### Problem statement
Each line of the data below should be restated exactly, with images left out.

### Records for this task
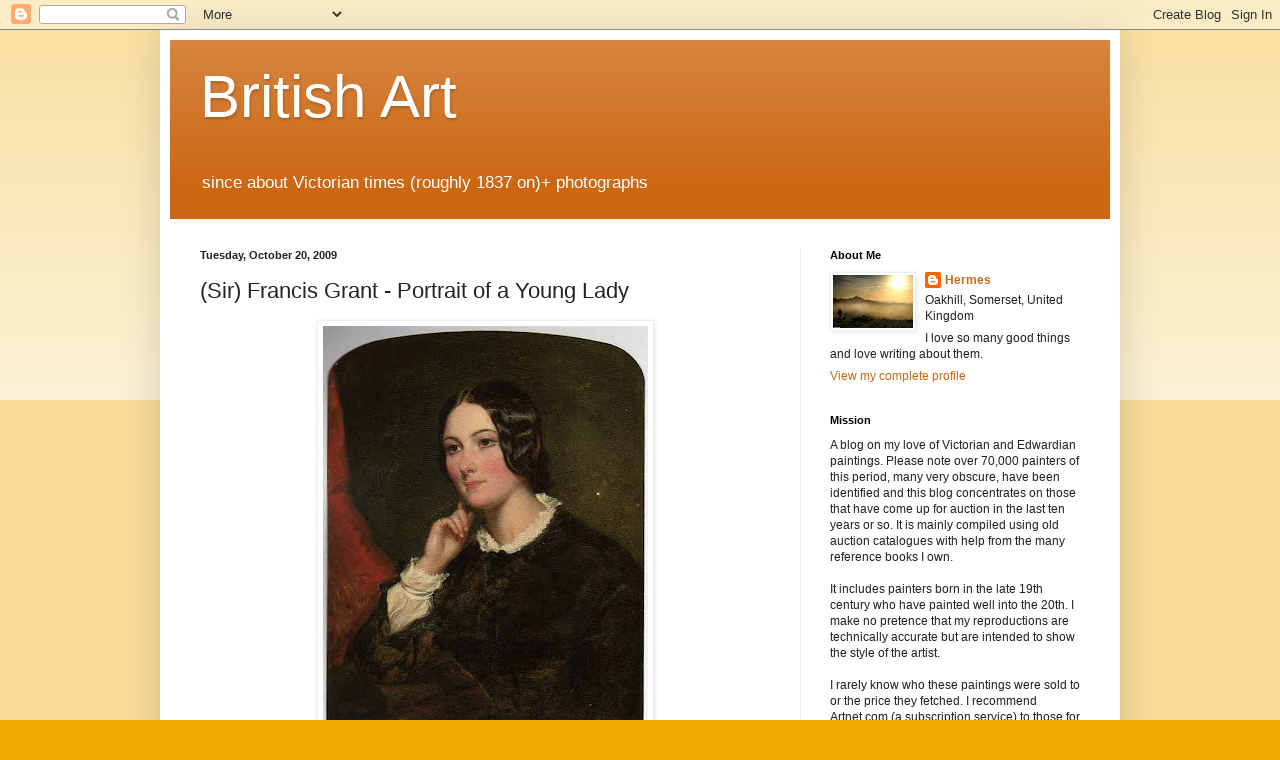

--- FILE ---
content_type: text/html; charset=UTF-8
request_url: https://goldenagepaintings.blogspot.com/b/stats?m=0&style=BLACK_TRANSPARENT&timeRange=LAST_WEEK&token=APq4FmDmP_R0ske9LZWvWr_T-MMXAiEvPEhmxaUpzdIevzyiMGrn4AoGGhs8Riuv7jpjN-mESaURko7b-fcfVQIErBabt-mfew
body_size: -24
content:
{"total":9279,"sparklineOptions":{"backgroundColor":{"fillOpacity":0.1,"fill":"#000000"},"series":[{"areaOpacity":0.3,"color":"#202020"}]},"sparklineData":[[0,20],[1,5],[2,14],[3,28],[4,20],[5,40],[6,100],[7,9],[8,6],[9,18],[10,15],[11,20],[12,16],[13,25],[14,6],[15,4],[16,10],[17,10],[18,8],[19,24],[20,8],[21,4],[22,15],[23,24],[24,6],[25,12],[26,8],[27,38],[28,9],[29,10]],"nextTickMs":62068}

--- FILE ---
content_type: text/html; charset=utf-8
request_url: https://www.google.com/recaptcha/api2/aframe
body_size: 266
content:
<!DOCTYPE HTML><html><head><meta http-equiv="content-type" content="text/html; charset=UTF-8"></head><body><script nonce="03cgD8kFnlN_e22AwrtLwQ">/** Anti-fraud and anti-abuse applications only. See google.com/recaptcha */ try{var clients={'sodar':'https://pagead2.googlesyndication.com/pagead/sodar?'};window.addEventListener("message",function(a){try{if(a.source===window.parent){var b=JSON.parse(a.data);var c=clients[b['id']];if(c){var d=document.createElement('img');d.src=c+b['params']+'&rc='+(localStorage.getItem("rc::a")?sessionStorage.getItem("rc::b"):"");window.document.body.appendChild(d);sessionStorage.setItem("rc::e",parseInt(sessionStorage.getItem("rc::e")||0)+1);localStorage.setItem("rc::h",'1762460887365');}}}catch(b){}});window.parent.postMessage("_grecaptcha_ready", "*");}catch(b){}</script></body></html>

### Reply to the task
--- FILE ---
content_type: text/html; charset=UTF-8
request_url: https://goldenagepaintings.blogspot.com/b/stats?m=0&style=BLACK_TRANSPARENT&timeRange=LAST_WEEK&token=APq4FmDmP_R0ske9LZWvWr_T-MMXAiEvPEhmxaUpzdIevzyiMGrn4AoGGhs8Riuv7jpjN-mESaURko7b-fcfVQIErBabt-mfew
body_size: -24
content:
{"total":9279,"sparklineOptions":{"backgroundColor":{"fillOpacity":0.1,"fill":"#000000"},"series":[{"areaOpacity":0.3,"color":"#202020"}]},"sparklineData":[[0,20],[1,5],[2,14],[3,28],[4,20],[5,40],[6,100],[7,9],[8,6],[9,18],[10,15],[11,20],[12,16],[13,25],[14,6],[15,4],[16,10],[17,10],[18,8],[19,24],[20,8],[21,4],[22,15],[23,24],[24,6],[25,12],[26,8],[27,38],[28,9],[29,10]],"nextTickMs":62068}

--- FILE ---
content_type: text/html; charset=utf-8
request_url: https://www.google.com/recaptcha/api2/aframe
body_size: 266
content:
<!DOCTYPE HTML><html><head><meta http-equiv="content-type" content="text/html; charset=UTF-8"></head><body><script nonce="03cgD8kFnlN_e22AwrtLwQ">/** Anti-fraud and anti-abuse applications only. See google.com/recaptcha */ try{var clients={'sodar':'https://pagead2.googlesyndication.com/pagead/sodar?'};window.addEventListener("message",function(a){try{if(a.source===window.parent){var b=JSON.parse(a.data);var c=clients[b['id']];if(c){var d=document.createElement('img');d.src=c+b['params']+'&rc='+(localStorage.getItem("rc::a")?sessionStorage.getItem("rc::b"):"");window.document.body.appendChild(d);sessionStorage.setItem("rc::e",parseInt(sessionStorage.getItem("rc::e")||0)+1);localStorage.setItem("rc::h",'1762460887365');}}}catch(b){}});window.parent.postMessage("_grecaptcha_ready", "*");}catch(b){}</script></body></html>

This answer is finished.